__GOAL OF THE EXERCISE__
How many of the lines below contain the string "black"? Reply with the number alone.

-- start GIVEN RECORDS --

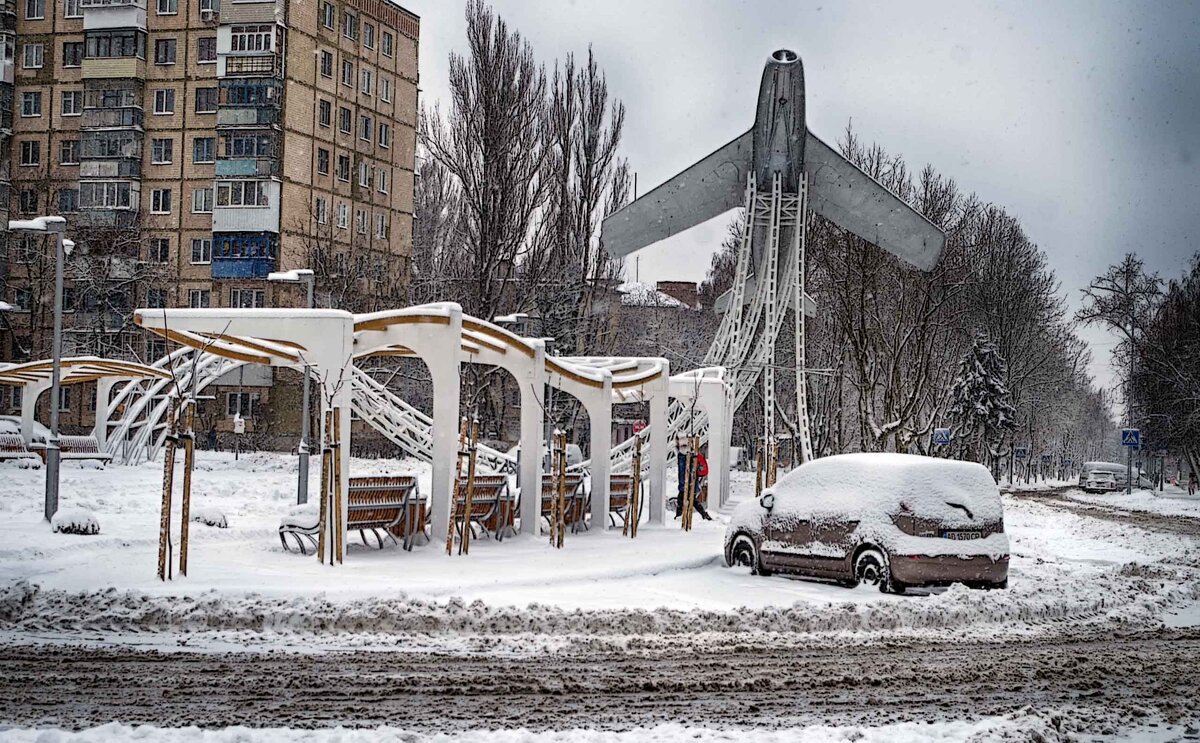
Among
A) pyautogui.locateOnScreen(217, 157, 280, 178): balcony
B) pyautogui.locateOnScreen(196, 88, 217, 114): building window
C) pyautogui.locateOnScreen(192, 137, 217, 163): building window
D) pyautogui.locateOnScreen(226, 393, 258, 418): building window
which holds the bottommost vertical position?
pyautogui.locateOnScreen(226, 393, 258, 418): building window

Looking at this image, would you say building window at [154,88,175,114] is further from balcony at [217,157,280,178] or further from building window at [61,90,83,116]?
balcony at [217,157,280,178]

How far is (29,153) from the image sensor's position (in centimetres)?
6556

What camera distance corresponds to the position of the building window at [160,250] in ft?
209

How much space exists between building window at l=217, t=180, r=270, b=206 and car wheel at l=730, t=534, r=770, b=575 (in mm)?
47242

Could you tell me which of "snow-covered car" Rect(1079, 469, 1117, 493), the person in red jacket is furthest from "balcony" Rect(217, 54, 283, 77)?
"snow-covered car" Rect(1079, 469, 1117, 493)

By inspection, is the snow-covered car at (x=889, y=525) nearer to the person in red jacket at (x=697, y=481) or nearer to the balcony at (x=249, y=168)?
the person in red jacket at (x=697, y=481)

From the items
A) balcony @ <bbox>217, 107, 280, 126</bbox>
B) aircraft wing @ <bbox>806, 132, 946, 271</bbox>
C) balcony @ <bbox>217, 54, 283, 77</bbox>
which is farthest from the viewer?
balcony @ <bbox>217, 107, 280, 126</bbox>

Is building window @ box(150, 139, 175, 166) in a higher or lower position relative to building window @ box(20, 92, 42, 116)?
lower

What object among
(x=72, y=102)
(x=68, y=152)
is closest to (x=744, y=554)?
(x=68, y=152)

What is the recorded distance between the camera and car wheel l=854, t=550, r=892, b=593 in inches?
616

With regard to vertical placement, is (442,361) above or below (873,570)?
above

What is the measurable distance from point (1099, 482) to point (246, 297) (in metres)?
44.0

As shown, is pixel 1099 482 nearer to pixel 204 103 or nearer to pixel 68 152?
pixel 204 103

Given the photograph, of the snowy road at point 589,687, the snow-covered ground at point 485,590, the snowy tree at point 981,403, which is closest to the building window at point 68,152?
the snowy tree at point 981,403
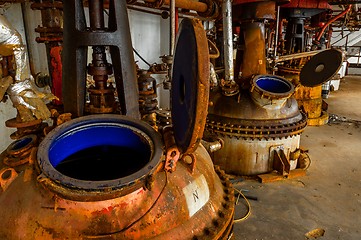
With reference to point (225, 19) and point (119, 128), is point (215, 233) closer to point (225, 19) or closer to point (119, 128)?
point (119, 128)

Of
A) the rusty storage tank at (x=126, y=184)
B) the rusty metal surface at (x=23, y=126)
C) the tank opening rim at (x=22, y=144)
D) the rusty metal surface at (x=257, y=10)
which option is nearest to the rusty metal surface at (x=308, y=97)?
the rusty metal surface at (x=257, y=10)

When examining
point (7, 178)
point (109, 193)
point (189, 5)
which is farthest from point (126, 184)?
point (189, 5)

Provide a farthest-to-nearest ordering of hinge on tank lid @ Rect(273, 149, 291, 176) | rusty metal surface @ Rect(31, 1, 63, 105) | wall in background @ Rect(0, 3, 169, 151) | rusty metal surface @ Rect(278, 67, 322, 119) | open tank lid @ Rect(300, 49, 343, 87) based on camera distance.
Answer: rusty metal surface @ Rect(278, 67, 322, 119) < open tank lid @ Rect(300, 49, 343, 87) < hinge on tank lid @ Rect(273, 149, 291, 176) < wall in background @ Rect(0, 3, 169, 151) < rusty metal surface @ Rect(31, 1, 63, 105)

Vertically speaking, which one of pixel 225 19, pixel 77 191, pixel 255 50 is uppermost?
pixel 225 19

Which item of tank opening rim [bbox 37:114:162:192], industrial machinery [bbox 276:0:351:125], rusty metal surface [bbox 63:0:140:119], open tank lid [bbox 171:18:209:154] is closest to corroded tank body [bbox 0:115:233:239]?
tank opening rim [bbox 37:114:162:192]

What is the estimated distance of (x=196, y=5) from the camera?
3.16m

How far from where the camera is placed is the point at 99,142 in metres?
1.43

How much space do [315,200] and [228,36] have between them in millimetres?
2258

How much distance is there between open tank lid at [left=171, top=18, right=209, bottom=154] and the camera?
3.23 feet

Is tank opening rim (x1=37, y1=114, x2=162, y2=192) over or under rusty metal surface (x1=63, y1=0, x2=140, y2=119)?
under

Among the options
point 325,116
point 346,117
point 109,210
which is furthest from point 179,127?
point 346,117

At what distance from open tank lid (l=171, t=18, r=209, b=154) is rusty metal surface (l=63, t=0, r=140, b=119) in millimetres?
497

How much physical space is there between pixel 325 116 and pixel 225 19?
155 inches

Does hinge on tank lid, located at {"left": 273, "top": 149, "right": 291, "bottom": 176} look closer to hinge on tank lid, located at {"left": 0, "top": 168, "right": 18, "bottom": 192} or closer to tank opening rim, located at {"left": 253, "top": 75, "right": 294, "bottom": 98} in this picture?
tank opening rim, located at {"left": 253, "top": 75, "right": 294, "bottom": 98}
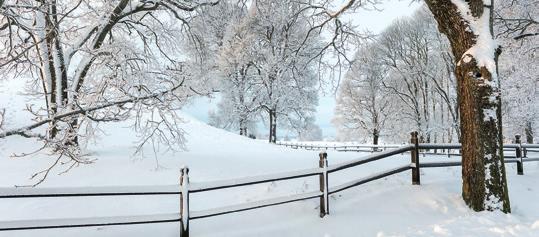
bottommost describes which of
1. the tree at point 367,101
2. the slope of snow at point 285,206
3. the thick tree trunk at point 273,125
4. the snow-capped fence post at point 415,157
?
the slope of snow at point 285,206

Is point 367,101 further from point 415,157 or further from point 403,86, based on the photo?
point 415,157

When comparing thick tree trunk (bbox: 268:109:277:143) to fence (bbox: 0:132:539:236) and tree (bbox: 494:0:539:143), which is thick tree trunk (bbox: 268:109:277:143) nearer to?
tree (bbox: 494:0:539:143)

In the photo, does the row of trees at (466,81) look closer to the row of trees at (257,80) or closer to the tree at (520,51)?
the tree at (520,51)

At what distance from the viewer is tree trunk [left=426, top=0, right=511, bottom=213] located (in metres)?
6.27

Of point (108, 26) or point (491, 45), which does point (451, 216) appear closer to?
point (491, 45)

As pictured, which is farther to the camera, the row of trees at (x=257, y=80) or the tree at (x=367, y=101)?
the tree at (x=367, y=101)

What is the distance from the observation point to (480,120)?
248 inches

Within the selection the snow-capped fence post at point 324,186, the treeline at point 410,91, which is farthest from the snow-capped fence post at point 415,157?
the treeline at point 410,91

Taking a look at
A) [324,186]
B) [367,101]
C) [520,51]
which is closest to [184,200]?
[324,186]

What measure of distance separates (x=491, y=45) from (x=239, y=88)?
25.8 meters

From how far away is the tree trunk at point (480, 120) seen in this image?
627 cm

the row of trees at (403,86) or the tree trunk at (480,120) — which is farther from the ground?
the row of trees at (403,86)

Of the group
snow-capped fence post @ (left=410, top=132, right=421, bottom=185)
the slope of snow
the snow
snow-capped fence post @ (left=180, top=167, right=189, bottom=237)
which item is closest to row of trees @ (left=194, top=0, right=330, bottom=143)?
the slope of snow

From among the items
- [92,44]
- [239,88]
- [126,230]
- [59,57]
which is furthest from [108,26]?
[239,88]
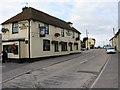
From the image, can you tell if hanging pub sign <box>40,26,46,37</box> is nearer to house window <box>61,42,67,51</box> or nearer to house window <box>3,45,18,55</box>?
house window <box>3,45,18,55</box>

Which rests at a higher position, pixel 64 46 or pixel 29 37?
pixel 29 37

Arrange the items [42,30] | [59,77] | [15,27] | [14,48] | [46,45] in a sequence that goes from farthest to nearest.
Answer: [46,45], [15,27], [42,30], [14,48], [59,77]

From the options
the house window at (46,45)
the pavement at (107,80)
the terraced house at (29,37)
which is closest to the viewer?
the pavement at (107,80)

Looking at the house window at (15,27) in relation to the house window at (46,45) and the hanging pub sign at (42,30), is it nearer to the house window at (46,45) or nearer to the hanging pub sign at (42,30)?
the hanging pub sign at (42,30)

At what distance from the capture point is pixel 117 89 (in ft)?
26.3

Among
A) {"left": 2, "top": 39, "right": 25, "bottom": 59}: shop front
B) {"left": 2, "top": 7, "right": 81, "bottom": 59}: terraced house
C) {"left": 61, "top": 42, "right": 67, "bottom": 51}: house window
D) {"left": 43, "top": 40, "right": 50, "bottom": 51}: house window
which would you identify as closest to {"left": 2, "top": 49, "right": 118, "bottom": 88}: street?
{"left": 2, "top": 39, "right": 25, "bottom": 59}: shop front

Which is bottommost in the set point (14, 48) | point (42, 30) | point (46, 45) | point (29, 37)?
point (14, 48)

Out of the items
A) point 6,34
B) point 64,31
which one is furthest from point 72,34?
point 6,34

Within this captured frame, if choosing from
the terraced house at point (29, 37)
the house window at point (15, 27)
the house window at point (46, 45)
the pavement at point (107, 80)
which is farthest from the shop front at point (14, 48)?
the pavement at point (107, 80)

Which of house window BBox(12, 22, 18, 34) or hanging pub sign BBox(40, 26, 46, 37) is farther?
house window BBox(12, 22, 18, 34)

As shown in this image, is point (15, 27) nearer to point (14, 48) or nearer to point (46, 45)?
point (14, 48)

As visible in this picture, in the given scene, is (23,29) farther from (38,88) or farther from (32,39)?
(38,88)

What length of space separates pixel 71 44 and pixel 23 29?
15.7 m

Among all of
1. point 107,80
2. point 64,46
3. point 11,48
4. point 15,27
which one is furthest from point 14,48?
point 107,80
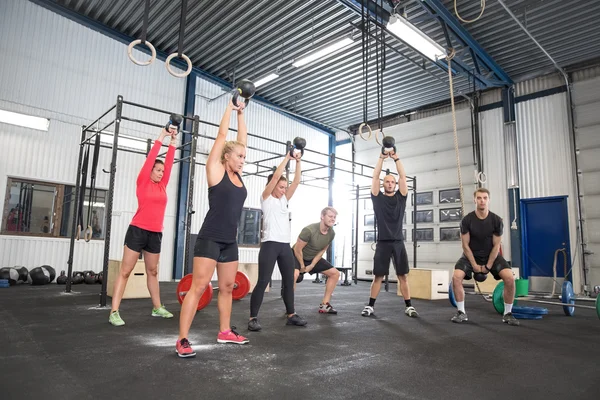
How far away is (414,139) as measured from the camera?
1011cm

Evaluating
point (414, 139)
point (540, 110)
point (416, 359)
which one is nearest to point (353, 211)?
point (414, 139)

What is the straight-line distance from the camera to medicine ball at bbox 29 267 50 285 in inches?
238

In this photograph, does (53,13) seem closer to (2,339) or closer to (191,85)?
(191,85)

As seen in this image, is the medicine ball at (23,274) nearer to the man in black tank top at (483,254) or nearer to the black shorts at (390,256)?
the black shorts at (390,256)

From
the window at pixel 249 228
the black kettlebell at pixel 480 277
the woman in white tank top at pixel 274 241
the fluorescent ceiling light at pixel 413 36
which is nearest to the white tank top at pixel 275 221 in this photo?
the woman in white tank top at pixel 274 241

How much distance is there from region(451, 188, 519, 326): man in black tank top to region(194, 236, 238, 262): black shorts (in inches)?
89.2

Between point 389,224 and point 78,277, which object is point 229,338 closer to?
point 389,224

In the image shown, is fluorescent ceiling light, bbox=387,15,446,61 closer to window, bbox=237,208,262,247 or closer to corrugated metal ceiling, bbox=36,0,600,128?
corrugated metal ceiling, bbox=36,0,600,128

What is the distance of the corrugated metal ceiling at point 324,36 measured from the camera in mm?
6570

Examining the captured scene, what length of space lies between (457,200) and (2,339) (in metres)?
8.74

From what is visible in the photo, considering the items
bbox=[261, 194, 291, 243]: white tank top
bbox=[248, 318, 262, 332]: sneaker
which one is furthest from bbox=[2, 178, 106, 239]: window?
bbox=[248, 318, 262, 332]: sneaker

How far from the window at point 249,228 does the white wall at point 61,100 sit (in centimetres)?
176

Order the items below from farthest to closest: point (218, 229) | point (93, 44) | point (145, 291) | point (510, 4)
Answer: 1. point (93, 44)
2. point (510, 4)
3. point (145, 291)
4. point (218, 229)

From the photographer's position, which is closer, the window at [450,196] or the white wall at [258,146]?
the white wall at [258,146]
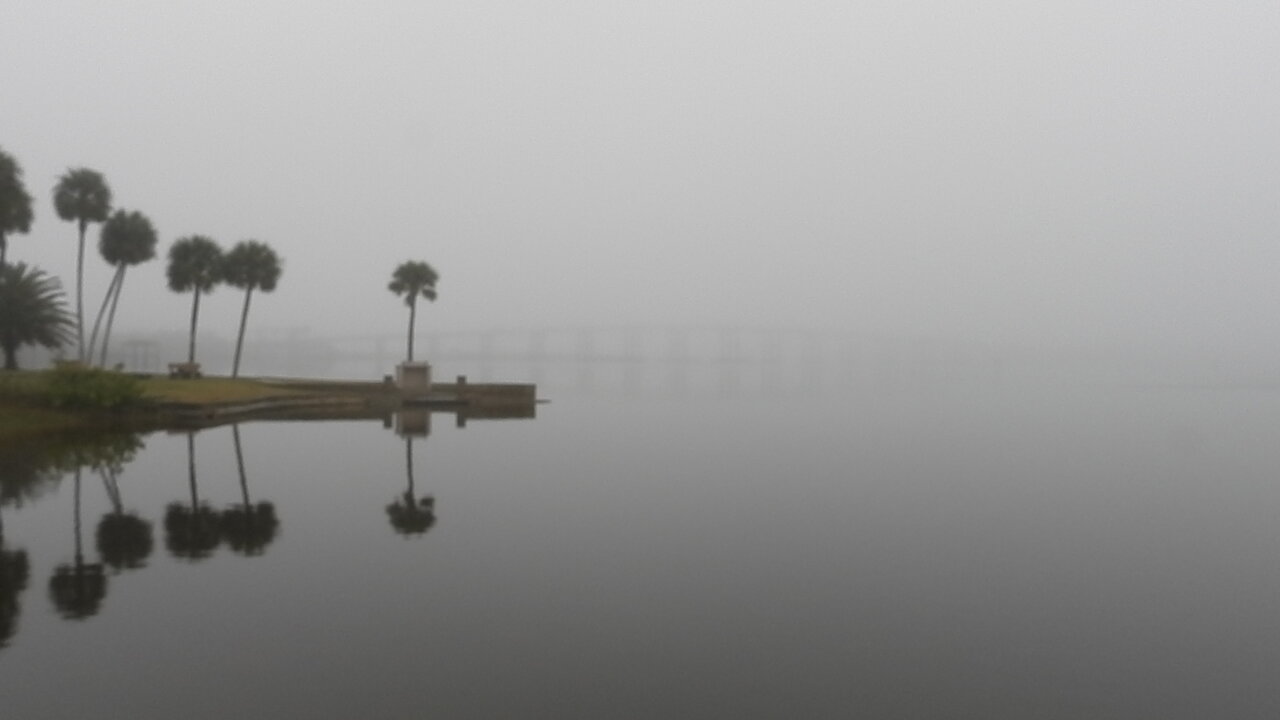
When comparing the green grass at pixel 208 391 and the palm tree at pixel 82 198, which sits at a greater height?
the palm tree at pixel 82 198

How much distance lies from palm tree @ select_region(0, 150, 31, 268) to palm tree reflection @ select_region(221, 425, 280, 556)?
94.5ft

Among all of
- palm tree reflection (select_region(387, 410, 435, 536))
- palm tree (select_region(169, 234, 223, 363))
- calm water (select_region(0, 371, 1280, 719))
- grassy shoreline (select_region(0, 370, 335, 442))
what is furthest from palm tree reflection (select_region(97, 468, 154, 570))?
palm tree (select_region(169, 234, 223, 363))

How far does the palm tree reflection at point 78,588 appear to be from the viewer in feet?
29.5

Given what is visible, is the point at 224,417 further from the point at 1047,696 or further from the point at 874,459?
the point at 1047,696

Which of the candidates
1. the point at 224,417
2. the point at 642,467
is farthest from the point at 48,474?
the point at 224,417

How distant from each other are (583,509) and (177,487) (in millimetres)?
7120

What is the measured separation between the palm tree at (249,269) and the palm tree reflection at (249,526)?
39906 mm

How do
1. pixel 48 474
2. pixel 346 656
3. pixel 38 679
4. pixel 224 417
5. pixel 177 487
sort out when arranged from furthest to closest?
pixel 224 417
pixel 48 474
pixel 177 487
pixel 346 656
pixel 38 679

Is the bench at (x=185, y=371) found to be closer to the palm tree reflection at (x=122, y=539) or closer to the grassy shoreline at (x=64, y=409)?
the grassy shoreline at (x=64, y=409)

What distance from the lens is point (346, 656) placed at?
796 cm

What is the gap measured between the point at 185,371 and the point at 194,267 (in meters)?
8.72

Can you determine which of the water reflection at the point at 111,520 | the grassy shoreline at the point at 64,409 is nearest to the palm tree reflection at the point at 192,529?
the water reflection at the point at 111,520

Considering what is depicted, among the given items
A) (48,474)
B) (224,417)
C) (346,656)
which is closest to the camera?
(346,656)

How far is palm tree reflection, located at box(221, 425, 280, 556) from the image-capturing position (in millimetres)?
12062
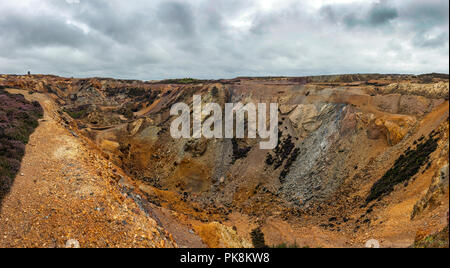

-- end GIVEN RECORDS --

__SOLUTION TO THE EXERCISE__
4